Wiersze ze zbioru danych
○ ○ ○ ○ ○ ○ ○

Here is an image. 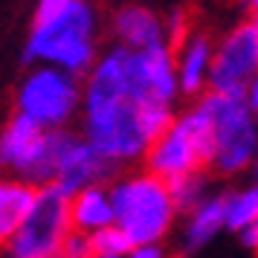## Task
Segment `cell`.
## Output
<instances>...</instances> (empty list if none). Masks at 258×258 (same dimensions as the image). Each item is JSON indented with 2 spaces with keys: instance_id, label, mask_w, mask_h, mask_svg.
<instances>
[{
  "instance_id": "15",
  "label": "cell",
  "mask_w": 258,
  "mask_h": 258,
  "mask_svg": "<svg viewBox=\"0 0 258 258\" xmlns=\"http://www.w3.org/2000/svg\"><path fill=\"white\" fill-rule=\"evenodd\" d=\"M32 198H35V186H29L15 174H0V246L21 226L32 206Z\"/></svg>"
},
{
  "instance_id": "19",
  "label": "cell",
  "mask_w": 258,
  "mask_h": 258,
  "mask_svg": "<svg viewBox=\"0 0 258 258\" xmlns=\"http://www.w3.org/2000/svg\"><path fill=\"white\" fill-rule=\"evenodd\" d=\"M163 26H165L168 44H177V41L191 29V15H188V9H183V6H174V9H168V12L163 15Z\"/></svg>"
},
{
  "instance_id": "27",
  "label": "cell",
  "mask_w": 258,
  "mask_h": 258,
  "mask_svg": "<svg viewBox=\"0 0 258 258\" xmlns=\"http://www.w3.org/2000/svg\"><path fill=\"white\" fill-rule=\"evenodd\" d=\"M249 24H252V29H255V35H258V12L249 15Z\"/></svg>"
},
{
  "instance_id": "17",
  "label": "cell",
  "mask_w": 258,
  "mask_h": 258,
  "mask_svg": "<svg viewBox=\"0 0 258 258\" xmlns=\"http://www.w3.org/2000/svg\"><path fill=\"white\" fill-rule=\"evenodd\" d=\"M165 183H168V195H171L180 215L188 212L198 200H203L209 195V177H206V171H188V174L171 177Z\"/></svg>"
},
{
  "instance_id": "10",
  "label": "cell",
  "mask_w": 258,
  "mask_h": 258,
  "mask_svg": "<svg viewBox=\"0 0 258 258\" xmlns=\"http://www.w3.org/2000/svg\"><path fill=\"white\" fill-rule=\"evenodd\" d=\"M113 174L116 171L87 145V140L79 131L64 128L58 145V160H55V174H52L49 186H58L64 195H73L84 186L107 183Z\"/></svg>"
},
{
  "instance_id": "1",
  "label": "cell",
  "mask_w": 258,
  "mask_h": 258,
  "mask_svg": "<svg viewBox=\"0 0 258 258\" xmlns=\"http://www.w3.org/2000/svg\"><path fill=\"white\" fill-rule=\"evenodd\" d=\"M177 107L163 102H145L125 84V47L113 44L99 49L90 70L82 76V110L79 134L113 171H125L142 163Z\"/></svg>"
},
{
  "instance_id": "5",
  "label": "cell",
  "mask_w": 258,
  "mask_h": 258,
  "mask_svg": "<svg viewBox=\"0 0 258 258\" xmlns=\"http://www.w3.org/2000/svg\"><path fill=\"white\" fill-rule=\"evenodd\" d=\"M212 157V128L209 116L200 107L198 99L191 105L177 110L171 125L148 145L142 157V165L151 174L171 180V177L188 174V171H206Z\"/></svg>"
},
{
  "instance_id": "21",
  "label": "cell",
  "mask_w": 258,
  "mask_h": 258,
  "mask_svg": "<svg viewBox=\"0 0 258 258\" xmlns=\"http://www.w3.org/2000/svg\"><path fill=\"white\" fill-rule=\"evenodd\" d=\"M125 258H171L165 241H145V244H131Z\"/></svg>"
},
{
  "instance_id": "18",
  "label": "cell",
  "mask_w": 258,
  "mask_h": 258,
  "mask_svg": "<svg viewBox=\"0 0 258 258\" xmlns=\"http://www.w3.org/2000/svg\"><path fill=\"white\" fill-rule=\"evenodd\" d=\"M90 244H93L96 252H107V255H122V258H125V252L131 249L128 235L122 232L116 223H107V226H102V229L90 232Z\"/></svg>"
},
{
  "instance_id": "13",
  "label": "cell",
  "mask_w": 258,
  "mask_h": 258,
  "mask_svg": "<svg viewBox=\"0 0 258 258\" xmlns=\"http://www.w3.org/2000/svg\"><path fill=\"white\" fill-rule=\"evenodd\" d=\"M180 218H183L180 241H177L180 244V252L183 255L200 252L203 246H209L226 229V223H223V191H209L206 198L198 200Z\"/></svg>"
},
{
  "instance_id": "8",
  "label": "cell",
  "mask_w": 258,
  "mask_h": 258,
  "mask_svg": "<svg viewBox=\"0 0 258 258\" xmlns=\"http://www.w3.org/2000/svg\"><path fill=\"white\" fill-rule=\"evenodd\" d=\"M64 128H41L32 119L15 113L0 131V171L26 180L29 186H49L55 174Z\"/></svg>"
},
{
  "instance_id": "11",
  "label": "cell",
  "mask_w": 258,
  "mask_h": 258,
  "mask_svg": "<svg viewBox=\"0 0 258 258\" xmlns=\"http://www.w3.org/2000/svg\"><path fill=\"white\" fill-rule=\"evenodd\" d=\"M212 44L215 38L206 29H188L174 47V67H177V84L183 99H198L206 93V79H209L212 64Z\"/></svg>"
},
{
  "instance_id": "25",
  "label": "cell",
  "mask_w": 258,
  "mask_h": 258,
  "mask_svg": "<svg viewBox=\"0 0 258 258\" xmlns=\"http://www.w3.org/2000/svg\"><path fill=\"white\" fill-rule=\"evenodd\" d=\"M241 9H244L246 15H252V12H258V0H241Z\"/></svg>"
},
{
  "instance_id": "6",
  "label": "cell",
  "mask_w": 258,
  "mask_h": 258,
  "mask_svg": "<svg viewBox=\"0 0 258 258\" xmlns=\"http://www.w3.org/2000/svg\"><path fill=\"white\" fill-rule=\"evenodd\" d=\"M79 110H82V76H73L52 64H29L15 93V113L52 131L73 128Z\"/></svg>"
},
{
  "instance_id": "7",
  "label": "cell",
  "mask_w": 258,
  "mask_h": 258,
  "mask_svg": "<svg viewBox=\"0 0 258 258\" xmlns=\"http://www.w3.org/2000/svg\"><path fill=\"white\" fill-rule=\"evenodd\" d=\"M70 229V195L58 186H38L26 218L0 246V258H58Z\"/></svg>"
},
{
  "instance_id": "3",
  "label": "cell",
  "mask_w": 258,
  "mask_h": 258,
  "mask_svg": "<svg viewBox=\"0 0 258 258\" xmlns=\"http://www.w3.org/2000/svg\"><path fill=\"white\" fill-rule=\"evenodd\" d=\"M113 223L128 235L131 244L168 241L177 229L180 212L168 195V183L148 168H125L107 180Z\"/></svg>"
},
{
  "instance_id": "4",
  "label": "cell",
  "mask_w": 258,
  "mask_h": 258,
  "mask_svg": "<svg viewBox=\"0 0 258 258\" xmlns=\"http://www.w3.org/2000/svg\"><path fill=\"white\" fill-rule=\"evenodd\" d=\"M198 102L212 128V157L206 171L223 180L249 171L258 154V119L246 105V96L206 90L198 96Z\"/></svg>"
},
{
  "instance_id": "20",
  "label": "cell",
  "mask_w": 258,
  "mask_h": 258,
  "mask_svg": "<svg viewBox=\"0 0 258 258\" xmlns=\"http://www.w3.org/2000/svg\"><path fill=\"white\" fill-rule=\"evenodd\" d=\"M93 252V244H90V235L79 232V229H70L64 244L58 249V258H87Z\"/></svg>"
},
{
  "instance_id": "12",
  "label": "cell",
  "mask_w": 258,
  "mask_h": 258,
  "mask_svg": "<svg viewBox=\"0 0 258 258\" xmlns=\"http://www.w3.org/2000/svg\"><path fill=\"white\" fill-rule=\"evenodd\" d=\"M110 35H113V44H122L128 49H148L157 44H168L163 18L140 3H125L113 12Z\"/></svg>"
},
{
  "instance_id": "14",
  "label": "cell",
  "mask_w": 258,
  "mask_h": 258,
  "mask_svg": "<svg viewBox=\"0 0 258 258\" xmlns=\"http://www.w3.org/2000/svg\"><path fill=\"white\" fill-rule=\"evenodd\" d=\"M70 223L79 232H96L107 223H113V203L107 183H93L70 195Z\"/></svg>"
},
{
  "instance_id": "22",
  "label": "cell",
  "mask_w": 258,
  "mask_h": 258,
  "mask_svg": "<svg viewBox=\"0 0 258 258\" xmlns=\"http://www.w3.org/2000/svg\"><path fill=\"white\" fill-rule=\"evenodd\" d=\"M73 0H35V18L32 21H41V18H49V15L67 9Z\"/></svg>"
},
{
  "instance_id": "9",
  "label": "cell",
  "mask_w": 258,
  "mask_h": 258,
  "mask_svg": "<svg viewBox=\"0 0 258 258\" xmlns=\"http://www.w3.org/2000/svg\"><path fill=\"white\" fill-rule=\"evenodd\" d=\"M258 76V35L249 18L232 24L212 44V64L206 90L244 96L249 82Z\"/></svg>"
},
{
  "instance_id": "24",
  "label": "cell",
  "mask_w": 258,
  "mask_h": 258,
  "mask_svg": "<svg viewBox=\"0 0 258 258\" xmlns=\"http://www.w3.org/2000/svg\"><path fill=\"white\" fill-rule=\"evenodd\" d=\"M246 105L252 107V113H255V119H258V76L249 82V87H246Z\"/></svg>"
},
{
  "instance_id": "2",
  "label": "cell",
  "mask_w": 258,
  "mask_h": 258,
  "mask_svg": "<svg viewBox=\"0 0 258 258\" xmlns=\"http://www.w3.org/2000/svg\"><path fill=\"white\" fill-rule=\"evenodd\" d=\"M99 9L93 0H73L67 9L32 21L24 47L26 64H52L84 76L99 55Z\"/></svg>"
},
{
  "instance_id": "23",
  "label": "cell",
  "mask_w": 258,
  "mask_h": 258,
  "mask_svg": "<svg viewBox=\"0 0 258 258\" xmlns=\"http://www.w3.org/2000/svg\"><path fill=\"white\" fill-rule=\"evenodd\" d=\"M238 241H241V246H246L249 252H258V221L246 223V226H241L238 229Z\"/></svg>"
},
{
  "instance_id": "16",
  "label": "cell",
  "mask_w": 258,
  "mask_h": 258,
  "mask_svg": "<svg viewBox=\"0 0 258 258\" xmlns=\"http://www.w3.org/2000/svg\"><path fill=\"white\" fill-rule=\"evenodd\" d=\"M258 221V180L223 191V223L229 232Z\"/></svg>"
},
{
  "instance_id": "26",
  "label": "cell",
  "mask_w": 258,
  "mask_h": 258,
  "mask_svg": "<svg viewBox=\"0 0 258 258\" xmlns=\"http://www.w3.org/2000/svg\"><path fill=\"white\" fill-rule=\"evenodd\" d=\"M87 258H122V255H107V252H96V249H93Z\"/></svg>"
}]
</instances>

○ ○ ○ ○ ○ ○ ○

* _Zadanie_: Policz linie powyższych wierszy, w których występuje ciąg „instances”. Podaj tylko liczbę.

* _Wynik końcowy_: 3